Uma lista parcial das manchetes publicadas como parte da campanha de divulgação do filme inclui:

"Senador do Utah apresenta projeto de lei para encarcerar e humilhar publicamente mulheres que façam abortos".
"BOMBA: Trump e Putin vistos em resort suíço antes da eleição".
"VAZAMENTO: Show de Lady Gaga no Super Bowl incluirá tributo aos muçulmanos".
"Trump se recusa a oferecer apoio federal à Califórnia quanto a desastres naturais, e cita cidades-santuário".
"Legislativo californiano debate reduzir impostos de mulheres que façam abortos".

Lynn Walsh, presidente da Sociedade de Jornalistas Profissionais dos Estados Unidos, afirmou em e-mail que as empresas têm a responsabilidade de promover "um compartilhamento de informações ético e responsável, não importa qual seja a intenção ou propósito do veículo".

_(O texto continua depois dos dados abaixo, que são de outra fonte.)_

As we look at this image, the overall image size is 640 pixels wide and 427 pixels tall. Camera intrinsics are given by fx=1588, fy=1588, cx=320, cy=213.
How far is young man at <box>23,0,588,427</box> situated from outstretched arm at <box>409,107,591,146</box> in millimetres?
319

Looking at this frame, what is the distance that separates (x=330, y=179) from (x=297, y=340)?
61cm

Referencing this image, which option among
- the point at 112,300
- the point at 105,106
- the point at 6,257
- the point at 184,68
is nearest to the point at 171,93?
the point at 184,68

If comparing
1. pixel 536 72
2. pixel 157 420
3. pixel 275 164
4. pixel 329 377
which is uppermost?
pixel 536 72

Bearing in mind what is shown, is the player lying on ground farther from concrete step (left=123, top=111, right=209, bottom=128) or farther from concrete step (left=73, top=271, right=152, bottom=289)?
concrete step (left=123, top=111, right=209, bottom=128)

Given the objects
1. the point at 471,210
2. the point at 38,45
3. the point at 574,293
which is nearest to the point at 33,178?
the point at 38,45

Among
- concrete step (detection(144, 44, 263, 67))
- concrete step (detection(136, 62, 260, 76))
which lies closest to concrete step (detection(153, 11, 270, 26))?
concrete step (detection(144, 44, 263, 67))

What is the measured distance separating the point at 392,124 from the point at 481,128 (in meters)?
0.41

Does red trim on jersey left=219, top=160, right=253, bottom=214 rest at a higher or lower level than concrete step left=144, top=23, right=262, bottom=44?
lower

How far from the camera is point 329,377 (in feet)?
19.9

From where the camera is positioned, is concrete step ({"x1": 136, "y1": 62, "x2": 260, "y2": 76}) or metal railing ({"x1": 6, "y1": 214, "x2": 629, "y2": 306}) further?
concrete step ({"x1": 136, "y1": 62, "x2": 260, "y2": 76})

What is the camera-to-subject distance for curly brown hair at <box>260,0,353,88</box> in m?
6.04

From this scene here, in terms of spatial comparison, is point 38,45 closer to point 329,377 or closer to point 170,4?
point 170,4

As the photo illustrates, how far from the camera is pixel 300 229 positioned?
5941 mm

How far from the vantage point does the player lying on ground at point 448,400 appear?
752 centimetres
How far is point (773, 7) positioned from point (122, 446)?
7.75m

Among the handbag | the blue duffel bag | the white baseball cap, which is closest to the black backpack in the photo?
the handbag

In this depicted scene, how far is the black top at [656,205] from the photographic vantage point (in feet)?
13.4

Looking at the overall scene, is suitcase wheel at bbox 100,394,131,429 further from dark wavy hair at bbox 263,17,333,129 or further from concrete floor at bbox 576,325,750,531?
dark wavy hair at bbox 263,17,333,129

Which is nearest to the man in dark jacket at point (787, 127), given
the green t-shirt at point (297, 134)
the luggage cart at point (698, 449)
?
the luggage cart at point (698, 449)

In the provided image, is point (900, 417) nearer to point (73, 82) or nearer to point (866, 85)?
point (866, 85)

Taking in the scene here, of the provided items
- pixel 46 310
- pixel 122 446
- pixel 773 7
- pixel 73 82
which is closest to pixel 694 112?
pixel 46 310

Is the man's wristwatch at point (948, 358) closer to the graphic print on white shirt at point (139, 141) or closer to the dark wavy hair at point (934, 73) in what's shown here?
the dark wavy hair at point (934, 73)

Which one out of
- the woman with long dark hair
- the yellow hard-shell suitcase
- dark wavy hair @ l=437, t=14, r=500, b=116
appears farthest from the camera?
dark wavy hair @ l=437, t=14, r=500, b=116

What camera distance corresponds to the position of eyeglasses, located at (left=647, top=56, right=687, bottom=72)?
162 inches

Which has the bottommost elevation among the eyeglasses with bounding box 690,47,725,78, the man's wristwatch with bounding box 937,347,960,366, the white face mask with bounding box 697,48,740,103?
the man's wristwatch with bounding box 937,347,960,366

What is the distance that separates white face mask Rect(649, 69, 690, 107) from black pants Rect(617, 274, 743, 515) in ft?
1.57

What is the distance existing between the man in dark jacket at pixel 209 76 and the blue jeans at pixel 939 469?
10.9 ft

"Neste país, temos o direito de falar e de publicar informações livremente, e isso é bom", disse Walsh. "Mas se alguém ou alguma empresa está publicando informações incorretas e tentando fazê-las parecer notícias reais, acreditamos que o conteúdo deva ser identificado devidamente, com uma declaração muito explícita de que ele não é verdadeiro e não contém fatos reais".

A 20th Century Fox e a New Regency Productions não seguiram essa norma.

"Eles claramente cruzaram a linha", disse Bonnie Patten, diretora executiva da TruthinAdvertising.org, uma organização que fiscaliza a publicidade em defesa do consumidor. "Usar um site de notícias falsas a fim de atrair consumidores para a compra de ingressos de cinema é basicamente uma forma de marketing enganoso".

Uma reportagem publicada como parte da campanha informava que Trump havia proibido por 90 dias o uso de vacinas para sarampo, caxumba e rubéola. A reportagem foi publicada pelo Houston Leader e teve sua veracidade negada pelo site Snopes, que verifica notícias e classificou o site como "parte de um grupo de sites de notícias falsas que fingem postar notícias verdadeiras ao emular a aparência dos sites de grandes jornais metropolitanos".

Outra reportagem falsa informava que a Associação Médica Americana havia reconhecido uma forma de ansiedade ou depressão associada a Trump e chamada de "Distúrbio de Depressão Trump", que segundo a reportagem afetava um terço do país. A reportagem instava os leitores a postarem tweets com a hashtag #cureforwellness (nome do filme em inglês) a fim de "conscientizar a população sobre a crescente epidemia".

Alguns dos sites de notícias falsas usados para a divulgação do filme continuavam ativos na noite de terça-feira, incluindo o site de saúde e bem-estar e o site da falsa distribuidora de água mineral, que informava obter seu produto de uma aldeia suíça (inexistente). O site criado para se parecer com o HealthCare.gov (seu nome é HealthCureGov.com) também continuava ativo.

Vogel, a porta-voz da Fox, se recusou a explicar por que os sites em questão não haviam sido desativados. Um telefonema ao suposto escritório do healthandwellness.co não foi atendido, e mensagens enviadas aos e-mails das seis pessoas que o site reporta como seus "editores executivos" retornaram por problemas com os endereços.